A la primevère
A la primevère
A Monsieur Maurice Maeterlinck
I
CLe soir à l'odeur fauve et rose
Comble d'or les sentiers mouillés
Et c'est la mort de toute prose
Sous les vieux ormes dépouillés.
Cette rigidité (,) le hêtre
A des soupirs d'adolescent,
Vers la langueur qui le pénètre
Dardant ses bras effervescents.
Quelle est la flûte traversière,
Mélancolique raucité
Qui joint au parfum du lierre
Sa fascinante alacrité?
Quelle est la promesse inconnue
Qu'on croit saisir à l'envol roux
De feuilles sur la terre nue?
Quel rire luit au vert des houx?
Quel est le visage extatique
Figé aux rives des forêts
Et que dit l'oracle pythique
Dont l'écho brouille le secret?
II
Je cueillerai des marjolaines
A l'heure des métamorphoses,
Le soir par les mornes moraines,
Des marjolaines et des roses.
Je cueillerai les primevères,
Que les coucous ont fait éclore
Avec leur cri qui persévère,
Avec leur cri couleur d'aurore.
J'écouterai, nouée au torse
Des bouleaux, le flot de la sève
Battre et fluctuer sous l'écorce,
S'égoutter au bourgeon qui crève.
Je m'assoierai près du silence,
Au pied vermoulu d'un érable,
Pour entendre chanter la stance
Muette de l'insaisissable.
Et pourvu que mon coeur s'émeuve,
Qu'importe si, fuyante trace,
Le verbe obscur où je m'abreuve
Se dissout sans nom dans l'espace.
III
Passe, rêve et souris.

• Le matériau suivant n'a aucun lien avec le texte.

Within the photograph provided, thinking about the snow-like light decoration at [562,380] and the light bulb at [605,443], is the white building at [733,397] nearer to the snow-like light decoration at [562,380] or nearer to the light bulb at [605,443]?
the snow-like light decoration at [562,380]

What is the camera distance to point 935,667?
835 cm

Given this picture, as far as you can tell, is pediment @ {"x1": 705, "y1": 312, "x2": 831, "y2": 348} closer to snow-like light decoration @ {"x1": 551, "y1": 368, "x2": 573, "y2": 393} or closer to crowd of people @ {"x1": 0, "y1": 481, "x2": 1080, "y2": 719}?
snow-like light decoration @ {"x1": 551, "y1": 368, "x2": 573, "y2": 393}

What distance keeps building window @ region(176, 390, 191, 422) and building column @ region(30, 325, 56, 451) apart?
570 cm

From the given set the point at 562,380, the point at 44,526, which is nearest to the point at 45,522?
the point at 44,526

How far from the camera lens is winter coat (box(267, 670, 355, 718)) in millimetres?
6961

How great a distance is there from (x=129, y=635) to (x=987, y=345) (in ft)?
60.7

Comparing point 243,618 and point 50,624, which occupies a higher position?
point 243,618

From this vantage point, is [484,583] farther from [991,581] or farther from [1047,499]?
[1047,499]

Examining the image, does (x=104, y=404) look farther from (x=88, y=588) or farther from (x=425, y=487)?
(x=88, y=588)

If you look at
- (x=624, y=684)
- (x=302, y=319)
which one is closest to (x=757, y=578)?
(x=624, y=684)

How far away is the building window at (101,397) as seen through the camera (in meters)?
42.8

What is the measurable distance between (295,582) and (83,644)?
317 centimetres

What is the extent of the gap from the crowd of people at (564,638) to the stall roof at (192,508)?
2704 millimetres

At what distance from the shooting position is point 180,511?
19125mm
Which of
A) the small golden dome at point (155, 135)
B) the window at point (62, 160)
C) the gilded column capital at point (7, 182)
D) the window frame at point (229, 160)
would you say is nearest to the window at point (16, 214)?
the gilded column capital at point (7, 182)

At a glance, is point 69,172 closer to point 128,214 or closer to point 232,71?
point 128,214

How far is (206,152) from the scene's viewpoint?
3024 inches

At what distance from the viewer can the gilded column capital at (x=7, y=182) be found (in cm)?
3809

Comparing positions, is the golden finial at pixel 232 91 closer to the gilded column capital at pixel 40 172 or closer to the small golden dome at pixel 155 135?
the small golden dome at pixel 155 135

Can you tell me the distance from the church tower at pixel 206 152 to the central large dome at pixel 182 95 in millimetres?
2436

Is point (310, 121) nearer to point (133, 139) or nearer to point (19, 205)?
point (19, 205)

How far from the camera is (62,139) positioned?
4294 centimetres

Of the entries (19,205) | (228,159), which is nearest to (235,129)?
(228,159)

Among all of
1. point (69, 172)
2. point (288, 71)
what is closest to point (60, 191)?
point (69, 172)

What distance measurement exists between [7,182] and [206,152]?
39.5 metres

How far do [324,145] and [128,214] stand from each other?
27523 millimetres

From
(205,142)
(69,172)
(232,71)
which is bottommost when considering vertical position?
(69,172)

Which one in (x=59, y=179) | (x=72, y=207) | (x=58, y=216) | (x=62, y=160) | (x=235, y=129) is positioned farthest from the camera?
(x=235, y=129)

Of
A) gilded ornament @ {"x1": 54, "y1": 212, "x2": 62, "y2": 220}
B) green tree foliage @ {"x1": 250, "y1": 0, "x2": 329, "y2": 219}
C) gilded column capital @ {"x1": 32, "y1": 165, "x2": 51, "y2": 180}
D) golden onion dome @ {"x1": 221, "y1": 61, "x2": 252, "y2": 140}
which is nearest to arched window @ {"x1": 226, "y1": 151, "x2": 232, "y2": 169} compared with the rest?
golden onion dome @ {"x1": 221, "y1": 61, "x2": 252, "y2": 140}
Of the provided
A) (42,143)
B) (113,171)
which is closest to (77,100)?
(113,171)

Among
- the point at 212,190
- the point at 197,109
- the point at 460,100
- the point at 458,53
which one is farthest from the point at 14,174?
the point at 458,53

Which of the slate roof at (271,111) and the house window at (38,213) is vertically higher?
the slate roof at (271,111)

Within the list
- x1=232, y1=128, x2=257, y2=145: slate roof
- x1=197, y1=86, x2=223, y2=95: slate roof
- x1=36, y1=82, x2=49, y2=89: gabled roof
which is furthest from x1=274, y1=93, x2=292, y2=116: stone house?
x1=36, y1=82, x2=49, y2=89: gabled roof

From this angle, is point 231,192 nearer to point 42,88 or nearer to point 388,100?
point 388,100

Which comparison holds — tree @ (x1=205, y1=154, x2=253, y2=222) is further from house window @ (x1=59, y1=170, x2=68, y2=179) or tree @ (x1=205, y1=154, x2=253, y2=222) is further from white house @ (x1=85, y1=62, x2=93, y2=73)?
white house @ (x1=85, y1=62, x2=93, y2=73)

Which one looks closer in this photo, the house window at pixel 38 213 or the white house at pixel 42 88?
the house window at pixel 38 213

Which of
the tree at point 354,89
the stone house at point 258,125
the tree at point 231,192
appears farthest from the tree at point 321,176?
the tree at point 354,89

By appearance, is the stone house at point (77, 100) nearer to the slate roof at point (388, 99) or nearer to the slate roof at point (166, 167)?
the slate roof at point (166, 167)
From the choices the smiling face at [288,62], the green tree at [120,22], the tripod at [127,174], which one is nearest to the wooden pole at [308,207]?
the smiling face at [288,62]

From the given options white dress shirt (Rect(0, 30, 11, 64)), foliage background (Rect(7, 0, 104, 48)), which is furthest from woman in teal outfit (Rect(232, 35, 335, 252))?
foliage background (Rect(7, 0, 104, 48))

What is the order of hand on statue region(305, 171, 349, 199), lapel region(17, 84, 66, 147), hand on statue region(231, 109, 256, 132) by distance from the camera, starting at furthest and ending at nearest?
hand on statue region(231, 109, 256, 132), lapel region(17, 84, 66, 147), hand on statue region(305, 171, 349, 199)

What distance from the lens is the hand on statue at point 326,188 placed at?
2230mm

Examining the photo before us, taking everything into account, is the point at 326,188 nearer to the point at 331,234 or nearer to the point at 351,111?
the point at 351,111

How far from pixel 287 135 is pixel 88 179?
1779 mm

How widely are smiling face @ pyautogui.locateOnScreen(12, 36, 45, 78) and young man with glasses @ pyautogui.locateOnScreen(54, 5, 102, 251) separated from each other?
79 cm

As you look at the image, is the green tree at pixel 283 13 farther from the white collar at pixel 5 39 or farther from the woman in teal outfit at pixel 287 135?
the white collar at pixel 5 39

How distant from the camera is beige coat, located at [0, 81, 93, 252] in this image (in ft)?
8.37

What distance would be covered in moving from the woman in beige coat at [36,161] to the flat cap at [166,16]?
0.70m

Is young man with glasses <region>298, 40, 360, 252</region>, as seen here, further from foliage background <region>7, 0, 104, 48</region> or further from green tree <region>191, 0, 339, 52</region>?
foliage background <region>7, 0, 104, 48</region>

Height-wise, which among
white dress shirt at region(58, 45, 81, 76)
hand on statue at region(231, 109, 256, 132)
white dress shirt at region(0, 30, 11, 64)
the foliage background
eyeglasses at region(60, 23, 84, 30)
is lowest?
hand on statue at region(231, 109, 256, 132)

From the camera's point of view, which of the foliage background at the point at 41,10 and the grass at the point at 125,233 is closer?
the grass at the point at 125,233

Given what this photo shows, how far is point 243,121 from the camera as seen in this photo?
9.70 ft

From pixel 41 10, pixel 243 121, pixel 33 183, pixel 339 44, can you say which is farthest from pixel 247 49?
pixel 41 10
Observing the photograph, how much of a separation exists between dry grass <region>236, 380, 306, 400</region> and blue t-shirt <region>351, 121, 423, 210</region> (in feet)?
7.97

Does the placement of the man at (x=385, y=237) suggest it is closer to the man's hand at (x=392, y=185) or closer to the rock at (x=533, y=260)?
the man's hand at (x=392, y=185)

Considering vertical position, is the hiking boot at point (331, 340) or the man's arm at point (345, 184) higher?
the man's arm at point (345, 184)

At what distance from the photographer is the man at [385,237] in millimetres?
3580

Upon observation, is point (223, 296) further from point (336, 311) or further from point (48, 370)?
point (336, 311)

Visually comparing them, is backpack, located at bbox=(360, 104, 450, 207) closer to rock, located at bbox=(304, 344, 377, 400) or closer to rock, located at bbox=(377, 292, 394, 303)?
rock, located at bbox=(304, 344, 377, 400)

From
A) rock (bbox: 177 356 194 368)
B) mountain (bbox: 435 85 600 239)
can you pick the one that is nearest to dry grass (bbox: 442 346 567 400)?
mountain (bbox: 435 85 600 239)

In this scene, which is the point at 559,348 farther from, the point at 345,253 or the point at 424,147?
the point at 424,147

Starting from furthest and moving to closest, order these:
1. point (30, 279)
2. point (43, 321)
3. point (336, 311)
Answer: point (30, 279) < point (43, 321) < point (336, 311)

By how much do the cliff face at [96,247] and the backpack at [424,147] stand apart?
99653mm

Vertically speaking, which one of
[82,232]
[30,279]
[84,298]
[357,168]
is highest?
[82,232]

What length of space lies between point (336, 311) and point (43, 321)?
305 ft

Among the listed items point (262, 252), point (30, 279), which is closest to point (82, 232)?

Surtout nulle pensée.
Evite le secret qui dort au banc de mousse,
Ses pieds blancs dans la source où son ombre s'émousse;
Evite le secret qui parle à ta pensée.
Sois l'instinct fleurissant l'âme errante du loup.
Vogue et rôde; et mélange au chalumeau discord
Du vent, si bucoliquement faux, ton accord.
Sous les ronciers déserts, cherche l'âme du loup.
Garde-toi de palper les murailles du cloître,
N'essaye pas d'ouvrir les portes vérouillées;
Mais pour mieux oublier, jette ces clefs rouillées,
Jette, avec ta douleur, ces clefs au puits du cloître.
Reste l'inconscient, pélerin pauvre et nu
Dont les rustiques doigts brûlent des manuscrits,
Et, pour ne pas pleurer, ignore tous les cris
Qu'ont poussés tant de coeurs brisés vers l'inconnu.
Sois le désir sans aile et l'espalier sans vigne.
Sois un peu de néant que le néant épie,
S'écoulant à travers la matière assoupie.
Sois cet hôte sans lendemain qui se résigne
A n'être qu'un néant que le néant épie.